Die Finalszene stilisiert Don Giovanni zu einer Art Anti-Christ: Auf dem Friedhof lästert er leichtfertig, indem er sich an ein Kreuz stellt und den Christus-Corpus nachäfft. Der Tisch zum Essen ist gedeckt wie die Abendmahlstafel; demonstrativ bricht Don Giovanni an Jesu Stelle das Brot. Doch statt der Apostel versammeln sich dämonisch maskierte Kuttenträger am Tisch, in ihrer Mitte der Komtur (mit machtvoll-ausgeglichenem Bass: Marek Gasztecki). Die Bibliothek der Bücher, die Leporellos Register enthalten, hat ausgedient; Donna Elvira reißt aus einem die Seiten aus, ist sich schmerzerfüllt bewusst, dass Giovannis Weg zu Ende sein muss.

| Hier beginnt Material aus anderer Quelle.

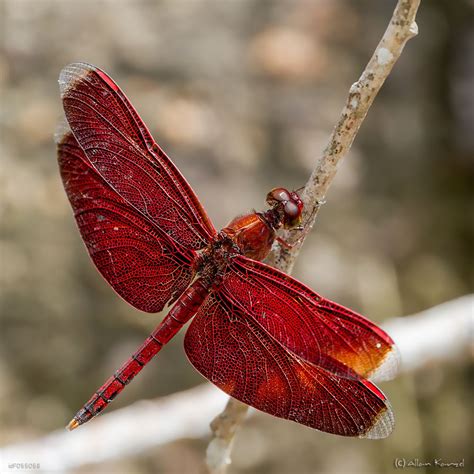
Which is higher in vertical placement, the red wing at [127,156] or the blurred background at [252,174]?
the blurred background at [252,174]

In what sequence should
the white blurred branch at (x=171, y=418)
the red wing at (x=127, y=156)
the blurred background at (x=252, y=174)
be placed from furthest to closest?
1. the blurred background at (x=252, y=174)
2. the white blurred branch at (x=171, y=418)
3. the red wing at (x=127, y=156)

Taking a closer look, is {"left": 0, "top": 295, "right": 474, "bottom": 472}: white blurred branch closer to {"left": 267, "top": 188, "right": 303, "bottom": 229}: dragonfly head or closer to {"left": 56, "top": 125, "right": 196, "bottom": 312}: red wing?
{"left": 56, "top": 125, "right": 196, "bottom": 312}: red wing

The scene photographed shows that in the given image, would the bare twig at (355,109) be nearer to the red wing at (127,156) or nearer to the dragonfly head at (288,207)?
the dragonfly head at (288,207)

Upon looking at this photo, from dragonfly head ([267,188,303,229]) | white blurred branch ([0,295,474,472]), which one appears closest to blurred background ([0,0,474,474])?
white blurred branch ([0,295,474,472])

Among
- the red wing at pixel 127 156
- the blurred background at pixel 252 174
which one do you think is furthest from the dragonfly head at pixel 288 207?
the blurred background at pixel 252 174

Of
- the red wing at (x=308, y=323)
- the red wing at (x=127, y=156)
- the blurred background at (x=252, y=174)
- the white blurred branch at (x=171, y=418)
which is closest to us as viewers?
the red wing at (x=308, y=323)

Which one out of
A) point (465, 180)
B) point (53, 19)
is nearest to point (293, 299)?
point (465, 180)

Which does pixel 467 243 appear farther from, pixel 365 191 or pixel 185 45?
pixel 185 45
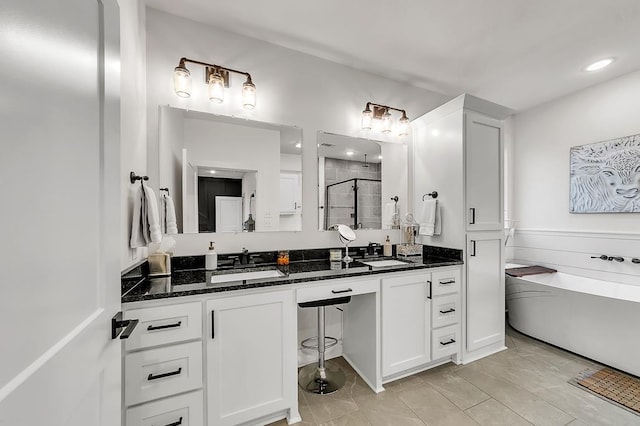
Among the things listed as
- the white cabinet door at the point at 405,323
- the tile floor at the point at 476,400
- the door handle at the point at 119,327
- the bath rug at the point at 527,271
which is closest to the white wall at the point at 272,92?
the white cabinet door at the point at 405,323

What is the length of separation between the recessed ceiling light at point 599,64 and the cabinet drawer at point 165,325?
3877 millimetres

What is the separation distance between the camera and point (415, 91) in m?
2.88

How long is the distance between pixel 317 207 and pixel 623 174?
3109 mm

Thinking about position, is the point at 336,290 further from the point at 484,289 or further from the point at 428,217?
the point at 484,289

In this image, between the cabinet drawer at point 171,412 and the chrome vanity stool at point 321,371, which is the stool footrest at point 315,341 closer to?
the chrome vanity stool at point 321,371

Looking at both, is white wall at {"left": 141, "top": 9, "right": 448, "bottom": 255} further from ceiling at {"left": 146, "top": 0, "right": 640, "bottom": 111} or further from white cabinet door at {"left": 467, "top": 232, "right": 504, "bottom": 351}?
white cabinet door at {"left": 467, "top": 232, "right": 504, "bottom": 351}

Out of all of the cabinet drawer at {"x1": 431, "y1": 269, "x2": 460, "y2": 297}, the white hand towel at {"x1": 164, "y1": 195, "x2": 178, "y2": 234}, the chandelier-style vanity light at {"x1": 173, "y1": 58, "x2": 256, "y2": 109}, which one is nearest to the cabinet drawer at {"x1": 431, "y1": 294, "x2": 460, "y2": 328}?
the cabinet drawer at {"x1": 431, "y1": 269, "x2": 460, "y2": 297}

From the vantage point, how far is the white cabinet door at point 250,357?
4.72 feet

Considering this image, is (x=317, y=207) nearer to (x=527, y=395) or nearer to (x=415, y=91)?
(x=415, y=91)

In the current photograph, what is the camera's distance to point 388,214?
2684mm

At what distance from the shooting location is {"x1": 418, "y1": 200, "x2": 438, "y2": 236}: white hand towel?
8.14ft

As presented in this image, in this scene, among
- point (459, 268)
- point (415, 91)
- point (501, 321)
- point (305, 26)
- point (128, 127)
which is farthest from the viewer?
point (415, 91)

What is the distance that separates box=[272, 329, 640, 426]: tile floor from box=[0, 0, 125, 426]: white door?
141 cm

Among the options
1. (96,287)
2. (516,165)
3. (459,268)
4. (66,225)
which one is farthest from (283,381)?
(516,165)
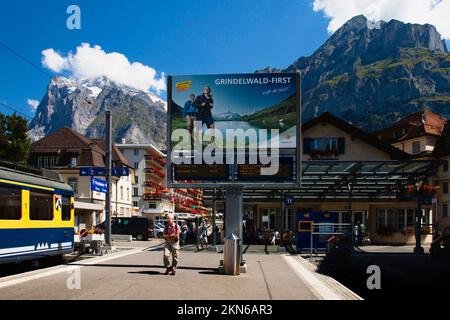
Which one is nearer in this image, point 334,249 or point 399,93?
point 334,249

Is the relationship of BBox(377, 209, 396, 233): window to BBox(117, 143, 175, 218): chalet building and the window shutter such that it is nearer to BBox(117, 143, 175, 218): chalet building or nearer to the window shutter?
the window shutter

Ein einziges Buch hat der Komtur in der Hand, und als Don Giovanni auf dieses, wohl die Bibel, greift, knickt er ein. Die Bräute, die in weißen Kleidern auf die Bühne quellen, tun mit blutigen Umarmungen das Werk der Erynnien. So ist das Ende dessen, der Böses tut. De Caprentries Inszenierung in Würzburg hat das Verdienst, zu zeigen, worin dieses „Böse“ besteht: Don Giovanni stirbt nicht, weil er den Frauen – gegen eine herrschende gesellschaftliche Moral – erotisches Vergnügen gewährt hat. Sondern sein Ende naht, als er vergisst, dass der Mensch ein geschichtliches Wesen ist, das gut daran tut, die Mächte des Ewigen und Göttlichen nicht herauszufordern.